Herein, commonly used quantitative bioengineering methods that have been developed to analyze fractionated electrograms recorded from the surface of the atria during atrial fibrillation (AF) are described. Techniques were categorized as time-domain and frequency-domain methods. The main time-domain method is peak counting. Its variations based on preprocessing and thresholding are discussed. The main frequency-domain method is spectral analysis. Two spectral estimators, the discrete Fourier transform (DFT) and the new spectral estimator (NSE) are described. The ability of each estimator to detect the main periodic component of fractionated atrial electrograms is compared. Several spectral parameters that are used for analysis of atrial electrograms including the dominant frequency (DF), dominant amplitude (DA) and mean spectral profile (MP) are defined. Mean values of these parameters are compared in paroxysmal versus persistent AF fractionated electrograms based upon the results of several studies. Time-domain methods are shown to work best for analysis with deterministic, not fractionated atrial electrograms. For fractionated atrial electrograms, frequency-domain methods are often used.
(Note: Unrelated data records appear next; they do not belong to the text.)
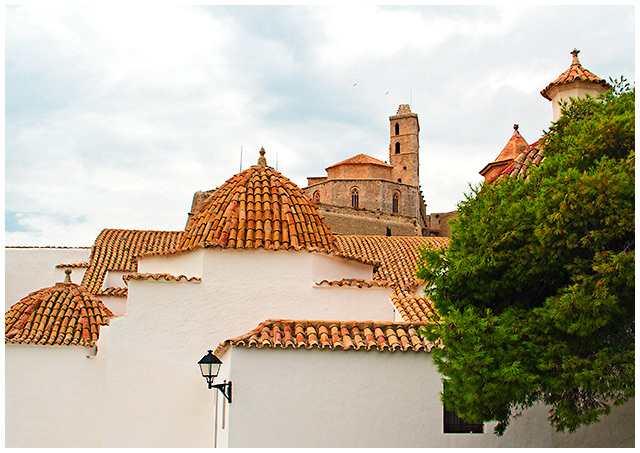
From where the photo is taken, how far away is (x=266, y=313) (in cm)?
1105

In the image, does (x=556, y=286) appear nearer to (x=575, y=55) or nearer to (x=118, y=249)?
(x=575, y=55)

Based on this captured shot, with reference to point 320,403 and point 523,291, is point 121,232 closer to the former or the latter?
point 320,403

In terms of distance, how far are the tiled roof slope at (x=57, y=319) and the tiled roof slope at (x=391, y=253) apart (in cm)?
682

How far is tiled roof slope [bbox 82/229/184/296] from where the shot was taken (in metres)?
17.1

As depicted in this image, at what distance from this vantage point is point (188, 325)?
430 inches

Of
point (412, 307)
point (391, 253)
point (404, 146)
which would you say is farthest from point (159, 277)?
point (404, 146)

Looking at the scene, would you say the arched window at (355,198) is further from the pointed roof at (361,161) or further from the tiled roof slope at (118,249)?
the tiled roof slope at (118,249)

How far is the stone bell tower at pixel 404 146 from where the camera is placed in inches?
2653

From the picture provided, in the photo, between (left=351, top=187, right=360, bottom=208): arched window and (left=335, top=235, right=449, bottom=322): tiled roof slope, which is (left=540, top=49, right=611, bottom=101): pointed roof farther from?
(left=351, top=187, right=360, bottom=208): arched window

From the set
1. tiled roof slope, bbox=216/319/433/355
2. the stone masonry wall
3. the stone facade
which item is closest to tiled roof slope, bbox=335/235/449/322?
tiled roof slope, bbox=216/319/433/355

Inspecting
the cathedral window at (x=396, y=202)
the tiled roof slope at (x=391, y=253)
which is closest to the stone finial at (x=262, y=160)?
the tiled roof slope at (x=391, y=253)

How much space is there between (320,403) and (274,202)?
477 centimetres

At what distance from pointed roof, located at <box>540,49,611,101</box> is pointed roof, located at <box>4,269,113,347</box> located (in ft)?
34.3

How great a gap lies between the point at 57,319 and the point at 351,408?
6.65 m
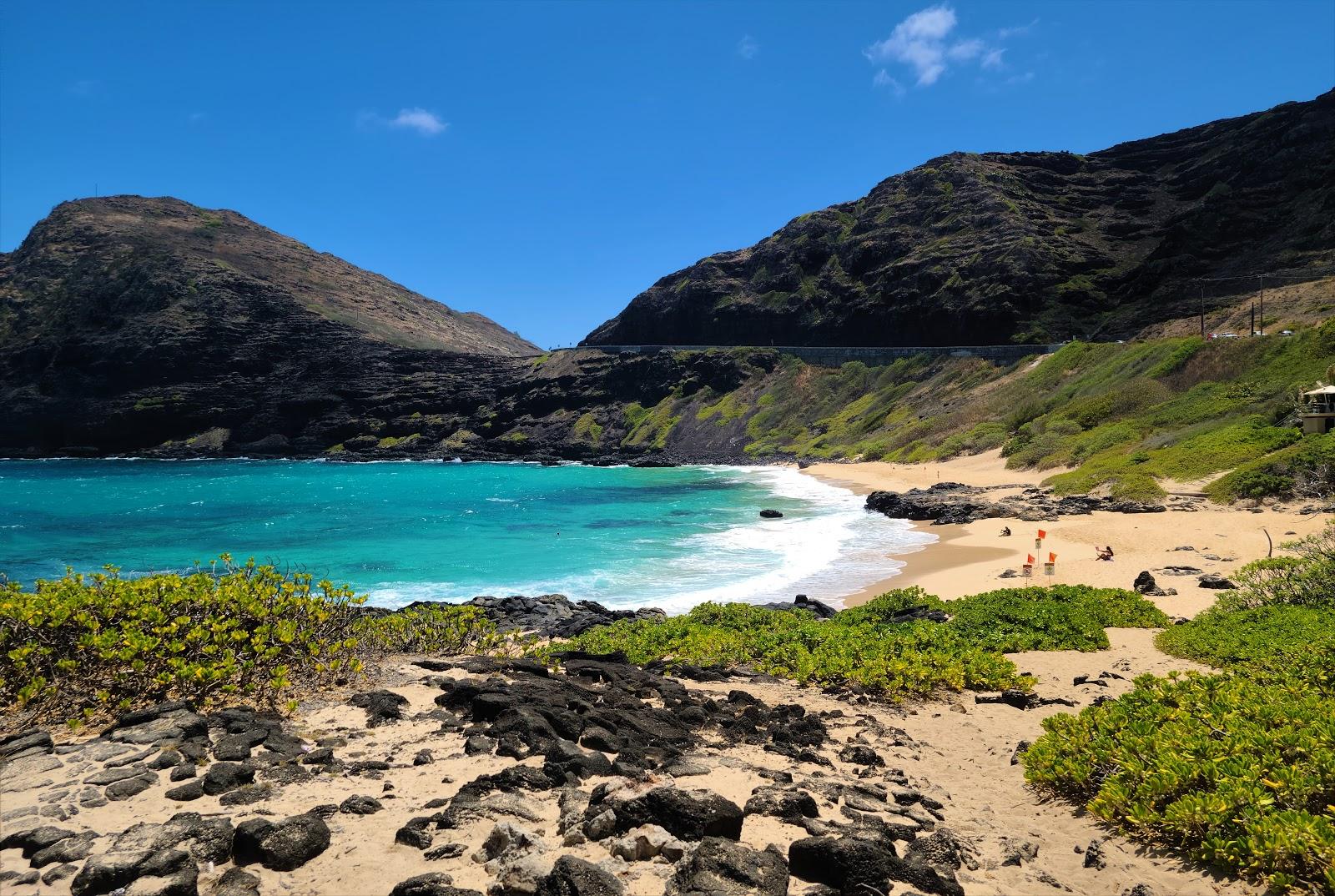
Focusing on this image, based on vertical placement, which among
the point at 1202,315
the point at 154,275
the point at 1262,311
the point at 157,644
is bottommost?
the point at 157,644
The DF, DA and MP spectral parameters are significantly different in paroxysmal versus longstanding persistent AF recordings. The DF and the DA are significantly higher, and the MP is significantly lower, in persistent AF electrogram recordings. The higher DF and DA parameter values reflect substrate remodeling in persistent AF, which increases the stability of the electrical activation pattern. The lower MP value in persistent AF reflects the lower spectral noise floor, indicative of a less complex and more periodic pattern of electrical activity.